__Task statement__:
Below are records with pictures in them. Transcribe everything from the line containing "Planning for disaster" down to the line containing "Aeropuerto industrial de Teruel.", exactly, and leave the pictures behind.

__Exercise data__:
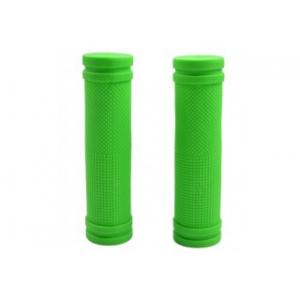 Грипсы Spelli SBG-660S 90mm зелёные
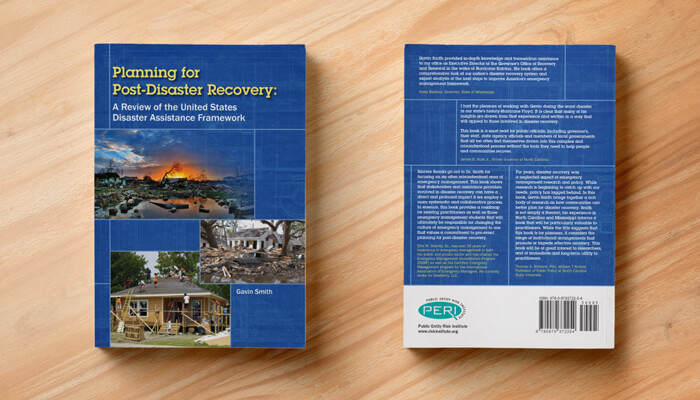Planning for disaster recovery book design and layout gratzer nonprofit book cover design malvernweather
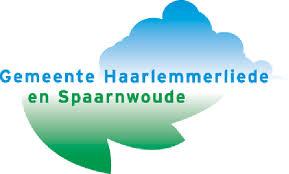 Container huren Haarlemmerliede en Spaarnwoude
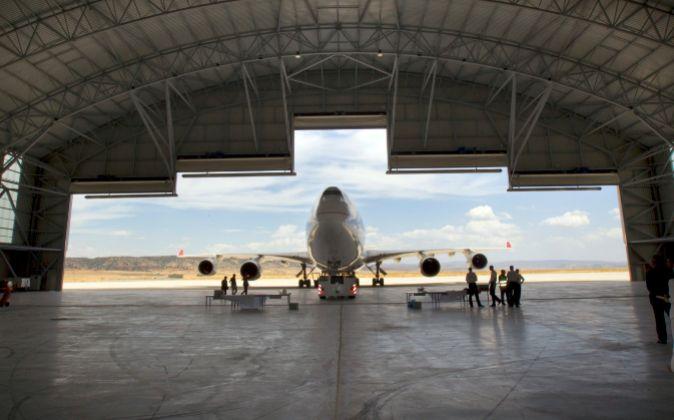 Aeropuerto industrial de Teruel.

...

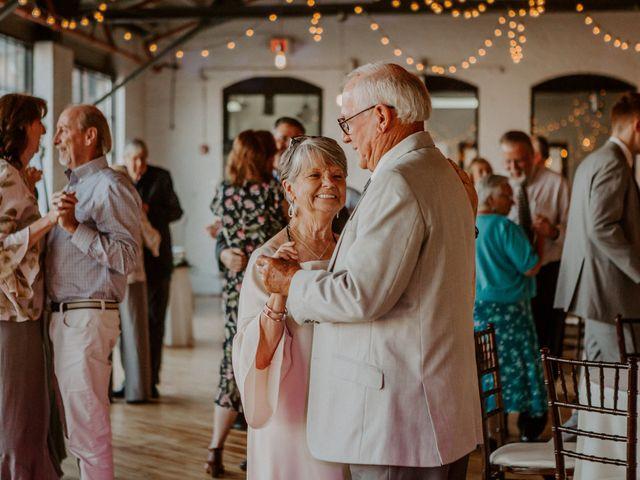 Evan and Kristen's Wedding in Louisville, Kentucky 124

...

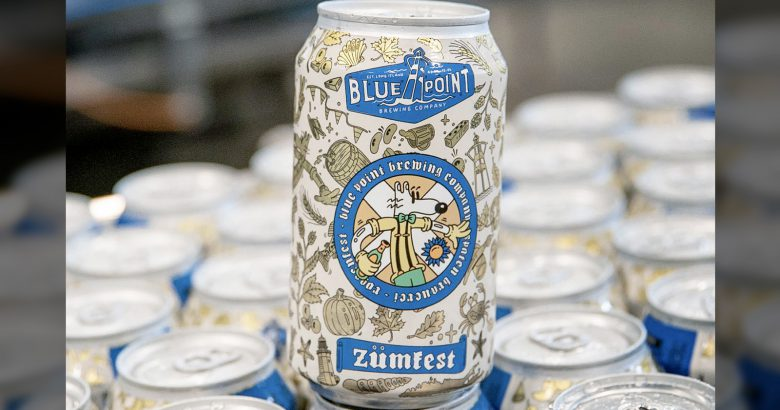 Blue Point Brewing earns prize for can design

__Result of the task__:
Planning for disaster recovery book design and layout gratzer nonprofit book cover design malvernweather
 Container huren Haarlemmerliede en Spaarnwoude
 Aeropuerto industrial de Teruel.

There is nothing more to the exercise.